Mole is one of the classic dishes of Mexican gastronomy, characterized by being a sauce based on a mixture of chilies, seeds, tomatoes, achiote and other spices, which over time has taken different presentations.

(MEXICO – TYT).- Most of us have tried the traditional Mole Poblano, the ‘Mole de Olla‘ and the Mole Verde, but have you ever heard of  Pink Mole, flavored with pineapple and pomegranate? If your answer was “no”, join us to discover these 5 types of mole that you may not have known, but you should try.

Its origin dates back to pre-Hispanic times, where it was offered to the gods as a token of gratitude after long journeys.


WHITE MOLE

white mole
(Photo: Preguntale a la abuela)

The White Mole or also known as Bridal Mole, as its name suggests, is characterized by having a light (alnost white) color.

This recipe was created more than 30 years ago by chef Alicia Gironella for her daughter’s wedding.

“For this I had to go through several trials in the experimental kitchen of the Institute of Gastronomic Culture until I finally got what I wanted,” explains Gironella in Larousse Cocina.

Some recipes usually prepare the mole with pulque as a base (cured oatmeal or coconut or uncured) and also sherry. Lightly roasted white corn tortillas to thicken and white chocolate to add the sweet touch. Peanuts, peeled almonds and chile güero can vary in different recipes.


PINK MOLE

pink mole
(Photo: Preguntale a la abuela)

This is a rare type of Mole, traditional in the Mexican state of Guerrero.

Its characteristic pink color is acquired thanks to its ingredients such as pink pine nuts, pomegranate and beets; the spicy touch comes from the chipotle pepper and the sweetness is achieved with white chocolate.
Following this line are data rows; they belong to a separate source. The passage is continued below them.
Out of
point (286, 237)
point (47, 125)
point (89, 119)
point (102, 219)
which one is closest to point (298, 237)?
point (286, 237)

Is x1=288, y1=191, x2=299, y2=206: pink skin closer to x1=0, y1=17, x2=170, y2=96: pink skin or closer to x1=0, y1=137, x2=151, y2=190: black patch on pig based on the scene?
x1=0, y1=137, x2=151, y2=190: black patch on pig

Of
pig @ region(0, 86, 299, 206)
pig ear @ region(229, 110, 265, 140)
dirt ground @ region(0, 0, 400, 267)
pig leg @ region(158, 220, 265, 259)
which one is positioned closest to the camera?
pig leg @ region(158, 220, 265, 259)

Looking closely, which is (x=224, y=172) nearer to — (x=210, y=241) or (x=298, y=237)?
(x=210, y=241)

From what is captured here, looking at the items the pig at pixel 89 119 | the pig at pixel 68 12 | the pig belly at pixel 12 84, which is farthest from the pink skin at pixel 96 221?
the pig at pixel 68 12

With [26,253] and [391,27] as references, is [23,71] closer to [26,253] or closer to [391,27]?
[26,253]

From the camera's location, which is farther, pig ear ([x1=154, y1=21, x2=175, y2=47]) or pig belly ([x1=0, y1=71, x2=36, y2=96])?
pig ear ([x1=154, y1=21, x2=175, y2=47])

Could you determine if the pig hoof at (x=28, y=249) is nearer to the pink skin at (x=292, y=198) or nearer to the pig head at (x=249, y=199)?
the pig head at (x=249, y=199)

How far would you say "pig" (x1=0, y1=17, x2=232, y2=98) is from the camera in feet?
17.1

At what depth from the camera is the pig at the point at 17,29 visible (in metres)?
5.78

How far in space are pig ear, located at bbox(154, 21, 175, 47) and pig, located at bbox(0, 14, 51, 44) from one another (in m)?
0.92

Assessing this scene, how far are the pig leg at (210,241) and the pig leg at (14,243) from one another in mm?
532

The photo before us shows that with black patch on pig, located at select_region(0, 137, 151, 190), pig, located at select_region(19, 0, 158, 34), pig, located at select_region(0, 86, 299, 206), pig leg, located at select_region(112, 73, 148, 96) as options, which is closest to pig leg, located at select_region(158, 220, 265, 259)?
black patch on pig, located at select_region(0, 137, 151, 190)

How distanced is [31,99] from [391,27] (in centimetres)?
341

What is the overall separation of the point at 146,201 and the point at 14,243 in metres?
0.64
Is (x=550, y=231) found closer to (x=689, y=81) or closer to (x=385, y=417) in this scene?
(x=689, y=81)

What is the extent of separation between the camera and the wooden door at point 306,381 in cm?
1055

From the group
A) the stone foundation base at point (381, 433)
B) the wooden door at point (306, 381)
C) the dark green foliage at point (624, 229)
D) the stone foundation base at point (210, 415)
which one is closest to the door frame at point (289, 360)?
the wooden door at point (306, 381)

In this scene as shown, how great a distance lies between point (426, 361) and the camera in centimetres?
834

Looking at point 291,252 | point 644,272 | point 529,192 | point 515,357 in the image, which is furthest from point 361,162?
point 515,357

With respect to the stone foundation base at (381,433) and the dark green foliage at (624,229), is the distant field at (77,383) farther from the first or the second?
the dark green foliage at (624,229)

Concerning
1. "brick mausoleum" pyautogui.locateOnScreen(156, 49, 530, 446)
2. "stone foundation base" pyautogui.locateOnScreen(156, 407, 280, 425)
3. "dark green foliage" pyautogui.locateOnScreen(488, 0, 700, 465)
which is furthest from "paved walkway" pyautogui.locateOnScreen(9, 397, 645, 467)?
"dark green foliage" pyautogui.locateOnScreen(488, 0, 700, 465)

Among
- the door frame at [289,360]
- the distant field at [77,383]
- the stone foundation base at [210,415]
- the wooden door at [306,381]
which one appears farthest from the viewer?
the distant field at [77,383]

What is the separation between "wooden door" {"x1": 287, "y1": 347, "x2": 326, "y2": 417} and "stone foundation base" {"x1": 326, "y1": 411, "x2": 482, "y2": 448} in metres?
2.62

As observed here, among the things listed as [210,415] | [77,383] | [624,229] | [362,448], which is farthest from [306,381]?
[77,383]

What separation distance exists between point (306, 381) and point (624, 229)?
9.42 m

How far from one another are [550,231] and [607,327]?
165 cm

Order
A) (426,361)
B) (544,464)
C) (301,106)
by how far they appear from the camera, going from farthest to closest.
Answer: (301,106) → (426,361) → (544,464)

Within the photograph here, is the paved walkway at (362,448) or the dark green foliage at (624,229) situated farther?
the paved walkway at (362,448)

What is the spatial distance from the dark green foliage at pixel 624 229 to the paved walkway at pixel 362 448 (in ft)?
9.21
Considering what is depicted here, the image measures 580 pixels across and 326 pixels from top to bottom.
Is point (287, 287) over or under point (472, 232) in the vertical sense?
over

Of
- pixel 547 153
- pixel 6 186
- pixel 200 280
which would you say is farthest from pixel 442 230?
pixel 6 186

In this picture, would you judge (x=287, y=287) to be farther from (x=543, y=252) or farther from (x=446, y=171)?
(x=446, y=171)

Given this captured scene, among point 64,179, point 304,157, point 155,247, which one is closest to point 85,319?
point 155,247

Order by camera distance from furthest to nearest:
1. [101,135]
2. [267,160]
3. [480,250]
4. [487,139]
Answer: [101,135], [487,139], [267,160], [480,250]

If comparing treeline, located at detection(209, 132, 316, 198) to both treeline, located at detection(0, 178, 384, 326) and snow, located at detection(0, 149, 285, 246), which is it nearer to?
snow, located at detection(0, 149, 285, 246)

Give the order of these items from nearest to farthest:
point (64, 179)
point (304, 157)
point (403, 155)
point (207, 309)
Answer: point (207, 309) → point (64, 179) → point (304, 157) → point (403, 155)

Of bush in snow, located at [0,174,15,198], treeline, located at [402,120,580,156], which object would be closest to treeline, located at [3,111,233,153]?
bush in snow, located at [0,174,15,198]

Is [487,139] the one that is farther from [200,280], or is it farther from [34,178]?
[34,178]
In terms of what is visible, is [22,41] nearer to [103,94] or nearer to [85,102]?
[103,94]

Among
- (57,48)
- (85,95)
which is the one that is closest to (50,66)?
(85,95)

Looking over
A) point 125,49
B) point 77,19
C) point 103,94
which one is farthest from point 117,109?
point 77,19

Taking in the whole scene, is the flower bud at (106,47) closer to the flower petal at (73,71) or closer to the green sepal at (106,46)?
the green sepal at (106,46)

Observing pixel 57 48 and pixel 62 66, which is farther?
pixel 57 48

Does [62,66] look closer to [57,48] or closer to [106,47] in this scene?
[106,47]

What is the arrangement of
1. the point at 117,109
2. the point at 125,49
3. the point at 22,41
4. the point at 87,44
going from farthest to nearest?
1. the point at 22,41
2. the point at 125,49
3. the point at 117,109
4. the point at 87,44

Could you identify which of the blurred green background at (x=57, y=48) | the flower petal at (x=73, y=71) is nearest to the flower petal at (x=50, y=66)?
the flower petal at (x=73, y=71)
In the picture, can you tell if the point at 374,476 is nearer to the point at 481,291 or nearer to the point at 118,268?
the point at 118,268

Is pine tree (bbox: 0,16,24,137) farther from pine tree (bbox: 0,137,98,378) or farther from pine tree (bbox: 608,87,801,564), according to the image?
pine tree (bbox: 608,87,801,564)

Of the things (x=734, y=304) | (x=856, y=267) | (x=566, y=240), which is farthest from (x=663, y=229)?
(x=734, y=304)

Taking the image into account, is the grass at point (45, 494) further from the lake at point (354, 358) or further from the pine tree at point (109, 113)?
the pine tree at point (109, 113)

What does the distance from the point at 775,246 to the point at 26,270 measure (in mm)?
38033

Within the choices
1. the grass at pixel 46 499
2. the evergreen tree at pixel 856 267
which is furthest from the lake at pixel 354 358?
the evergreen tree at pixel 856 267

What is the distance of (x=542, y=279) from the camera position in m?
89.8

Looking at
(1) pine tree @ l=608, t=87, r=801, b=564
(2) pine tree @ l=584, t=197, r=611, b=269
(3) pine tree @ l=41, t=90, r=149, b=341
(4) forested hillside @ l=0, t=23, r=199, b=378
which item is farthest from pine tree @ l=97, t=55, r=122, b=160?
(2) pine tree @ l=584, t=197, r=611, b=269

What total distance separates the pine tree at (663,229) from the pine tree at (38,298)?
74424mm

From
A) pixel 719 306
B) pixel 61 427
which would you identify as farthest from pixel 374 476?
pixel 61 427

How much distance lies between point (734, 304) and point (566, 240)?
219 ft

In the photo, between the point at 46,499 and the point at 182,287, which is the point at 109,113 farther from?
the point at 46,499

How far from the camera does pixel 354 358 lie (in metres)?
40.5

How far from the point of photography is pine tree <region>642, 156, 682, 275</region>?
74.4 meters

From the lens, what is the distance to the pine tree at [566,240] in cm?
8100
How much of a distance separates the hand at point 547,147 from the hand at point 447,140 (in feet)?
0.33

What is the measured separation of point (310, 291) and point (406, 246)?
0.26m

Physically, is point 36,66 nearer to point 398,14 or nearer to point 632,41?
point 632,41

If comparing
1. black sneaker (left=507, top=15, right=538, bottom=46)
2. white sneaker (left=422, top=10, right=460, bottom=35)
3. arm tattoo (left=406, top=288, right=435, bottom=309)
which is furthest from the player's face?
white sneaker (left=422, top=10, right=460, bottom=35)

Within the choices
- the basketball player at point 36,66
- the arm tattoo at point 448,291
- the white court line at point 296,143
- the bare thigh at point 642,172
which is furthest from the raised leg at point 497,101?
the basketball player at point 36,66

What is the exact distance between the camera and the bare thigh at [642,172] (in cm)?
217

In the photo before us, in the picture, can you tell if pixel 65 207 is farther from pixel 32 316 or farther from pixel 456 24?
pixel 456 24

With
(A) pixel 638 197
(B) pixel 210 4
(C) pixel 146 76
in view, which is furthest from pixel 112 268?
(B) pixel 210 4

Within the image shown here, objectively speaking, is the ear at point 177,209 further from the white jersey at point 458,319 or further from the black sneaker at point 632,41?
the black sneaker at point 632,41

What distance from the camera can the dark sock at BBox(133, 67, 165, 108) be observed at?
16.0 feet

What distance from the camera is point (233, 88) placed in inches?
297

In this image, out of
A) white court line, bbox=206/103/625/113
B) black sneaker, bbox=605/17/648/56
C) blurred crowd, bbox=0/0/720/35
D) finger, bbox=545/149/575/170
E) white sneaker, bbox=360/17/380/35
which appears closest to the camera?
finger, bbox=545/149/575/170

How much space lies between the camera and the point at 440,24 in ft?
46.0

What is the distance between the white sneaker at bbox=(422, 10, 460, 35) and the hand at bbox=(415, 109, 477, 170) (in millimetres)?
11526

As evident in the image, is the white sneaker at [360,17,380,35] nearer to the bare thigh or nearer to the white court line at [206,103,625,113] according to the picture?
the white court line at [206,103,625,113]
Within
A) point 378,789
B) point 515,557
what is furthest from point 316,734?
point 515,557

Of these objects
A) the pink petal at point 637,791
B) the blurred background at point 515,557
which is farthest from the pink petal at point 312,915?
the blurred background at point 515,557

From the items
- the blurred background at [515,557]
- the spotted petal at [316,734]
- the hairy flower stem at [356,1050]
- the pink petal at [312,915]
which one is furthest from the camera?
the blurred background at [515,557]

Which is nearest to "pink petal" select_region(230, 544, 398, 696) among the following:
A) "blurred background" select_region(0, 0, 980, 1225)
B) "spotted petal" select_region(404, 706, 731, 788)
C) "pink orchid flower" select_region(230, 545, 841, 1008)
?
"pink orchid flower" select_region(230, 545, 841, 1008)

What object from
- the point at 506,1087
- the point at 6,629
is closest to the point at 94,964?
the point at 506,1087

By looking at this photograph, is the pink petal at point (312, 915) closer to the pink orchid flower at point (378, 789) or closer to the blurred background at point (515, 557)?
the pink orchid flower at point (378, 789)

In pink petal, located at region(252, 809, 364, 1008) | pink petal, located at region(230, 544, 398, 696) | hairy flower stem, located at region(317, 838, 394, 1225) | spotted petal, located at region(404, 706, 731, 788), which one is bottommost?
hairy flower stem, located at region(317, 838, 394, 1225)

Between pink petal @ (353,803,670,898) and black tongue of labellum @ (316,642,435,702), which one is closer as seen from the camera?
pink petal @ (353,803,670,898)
Some ingredients vary depending on the recipe, whether with anise, cloves or sesame seeds. A touch of mezcal is also included in some recipes, and to garnish it, pine nuts and bougainvillea are wonderful.


YELLOW MOLE

yellow mole
(Photo: Preguntale a la abuela)

This mole, originally from Oaxaca, is a little less known than the pink or white mole.

Its main ingredient is the yellow chilhuacle, an endemic chili from the Oaxacan region known as Cañada Chica and which is often replaced by guajillo chili, since it is difficult to obtain and therefore its price is high.

In this mole, the corn dough is also used to thicken and depending on the chosen meat, the aromatic herb that will be used can be holy herb for chicken, chipilín for beef or cilantro for pork.


MANCHAMANTELES

(Photo: Preguntale a la abuela)

This dish is particular, since it is made from fruits that fill it with textures and ingredients that add sweetness to the sauce.

It is considered a typical dish from Puebla and Oaxaca, where fruits such as apple, pineapple, pear or plantain; may vary depending on recipe.

Chiles can vary between ancho chili and Oaxacan pasilla, depending on the recipe. Like the fruits that can change the apple for the pear.


CHILMOLE

black mole
(Photo: Preguntale a la abuela)

Also known as black stuffing, it is one of the main dishes of Yucatecan food, made from burnt Cha’Wa (Yucatecan) chilies. Cooking it underground is a tradition so that the smoke flavor is well impregnated.

Previously it was customary to accompany  with rabbit and wild boar meat, until at the time of the Conquest it began to be eaten with pork and chicken. Currently, it is common to consume it with turkey.